> **EXERCISE DETAILS**: Write every line of the material out exactly as shown.

> **DATA SHOWN**:
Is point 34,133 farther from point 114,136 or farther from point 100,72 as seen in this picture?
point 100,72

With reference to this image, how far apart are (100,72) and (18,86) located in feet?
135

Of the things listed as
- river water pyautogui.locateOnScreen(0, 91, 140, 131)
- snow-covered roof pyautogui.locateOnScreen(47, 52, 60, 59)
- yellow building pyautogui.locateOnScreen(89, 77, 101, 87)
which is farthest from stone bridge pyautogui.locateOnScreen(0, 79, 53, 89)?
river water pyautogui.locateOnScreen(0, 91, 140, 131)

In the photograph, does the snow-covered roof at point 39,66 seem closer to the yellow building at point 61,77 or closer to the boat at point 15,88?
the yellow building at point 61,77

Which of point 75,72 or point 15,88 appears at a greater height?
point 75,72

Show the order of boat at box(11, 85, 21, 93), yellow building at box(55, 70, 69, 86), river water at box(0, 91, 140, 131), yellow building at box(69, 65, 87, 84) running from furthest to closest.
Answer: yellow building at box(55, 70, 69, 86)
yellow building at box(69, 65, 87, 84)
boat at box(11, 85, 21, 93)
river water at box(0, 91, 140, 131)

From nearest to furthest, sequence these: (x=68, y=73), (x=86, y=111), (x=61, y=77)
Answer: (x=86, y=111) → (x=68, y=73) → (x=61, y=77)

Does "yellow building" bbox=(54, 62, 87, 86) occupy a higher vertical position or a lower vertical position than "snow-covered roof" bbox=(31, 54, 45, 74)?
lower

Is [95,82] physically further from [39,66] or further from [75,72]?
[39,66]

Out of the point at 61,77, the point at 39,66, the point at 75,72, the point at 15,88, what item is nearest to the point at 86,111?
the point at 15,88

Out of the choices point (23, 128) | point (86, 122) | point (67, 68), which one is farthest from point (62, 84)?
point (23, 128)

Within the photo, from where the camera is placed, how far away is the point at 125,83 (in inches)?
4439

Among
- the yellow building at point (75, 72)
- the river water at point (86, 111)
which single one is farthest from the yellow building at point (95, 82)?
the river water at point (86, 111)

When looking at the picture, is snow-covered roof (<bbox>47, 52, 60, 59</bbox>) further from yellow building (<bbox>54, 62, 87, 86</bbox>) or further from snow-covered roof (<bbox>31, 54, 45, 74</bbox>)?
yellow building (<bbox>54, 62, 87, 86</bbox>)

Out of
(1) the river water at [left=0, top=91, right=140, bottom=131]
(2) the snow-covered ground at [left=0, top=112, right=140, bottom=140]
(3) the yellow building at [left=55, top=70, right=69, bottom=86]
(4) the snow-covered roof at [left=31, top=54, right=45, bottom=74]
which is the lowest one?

> **RESPONSE**:
Is point 34,133 farther from point 114,136 or farther from point 100,72 as seen in this picture?
point 100,72

With reference to this image, how far apart are (100,72) and (18,86) located in feet?
135

Of the things listed as
- river water pyautogui.locateOnScreen(0, 91, 140, 131)
- snow-covered roof pyautogui.locateOnScreen(47, 52, 60, 59)
- yellow building pyautogui.locateOnScreen(89, 77, 101, 87)
which is farthest from stone bridge pyautogui.locateOnScreen(0, 79, 53, 89)?
river water pyautogui.locateOnScreen(0, 91, 140, 131)

In the photograph, does the snow-covered roof at point 39,66 seem closer to the yellow building at point 61,77 or closer to the boat at point 15,88?
the yellow building at point 61,77

Which of point 75,72 or point 15,88 appears at a greater height?
point 75,72

Show the order of boat at box(11, 85, 21, 93), yellow building at box(55, 70, 69, 86), river water at box(0, 91, 140, 131), yellow building at box(69, 65, 87, 84) running from furthest to closest.
Answer: yellow building at box(55, 70, 69, 86)
yellow building at box(69, 65, 87, 84)
boat at box(11, 85, 21, 93)
river water at box(0, 91, 140, 131)

From nearest to furthest, sequence these: (x=68, y=73), (x=86, y=111), (x=61, y=77)
Answer: (x=86, y=111) → (x=68, y=73) → (x=61, y=77)

Does "yellow building" bbox=(54, 62, 87, 86) occupy a higher vertical position or a lower vertical position than "snow-covered roof" bbox=(31, 54, 45, 74)?
lower

Is [95,82] physically further from [39,66] or further from [75,72]?
[39,66]

Out of the point at 61,77, the point at 39,66, the point at 75,72, the point at 15,88, what item is nearest to the point at 86,111?
the point at 15,88

Out of the choices point (23, 128) | point (86, 122) | point (67, 68), which one is farthest from point (62, 84)?
point (23, 128)

Within the photo, from where the camera is placed, how far away is the point at 125,83 (in inches)?
4439

Among
- the yellow building at point (75, 72)
- the river water at point (86, 111)
which single one is farthest from the yellow building at point (95, 82)?
the river water at point (86, 111)

When looking at the picture, is snow-covered roof (<bbox>47, 52, 60, 59</bbox>) further from yellow building (<bbox>54, 62, 87, 86</bbox>) or further from snow-covered roof (<bbox>31, 54, 45, 74</bbox>)?
yellow building (<bbox>54, 62, 87, 86</bbox>)

Out of
(1) the river water at [left=0, top=91, right=140, bottom=131]
(2) the snow-covered ground at [left=0, top=112, right=140, bottom=140]
(3) the yellow building at [left=55, top=70, right=69, bottom=86]
(4) the snow-covered roof at [left=31, top=54, right=45, bottom=74]
which is the lowest one?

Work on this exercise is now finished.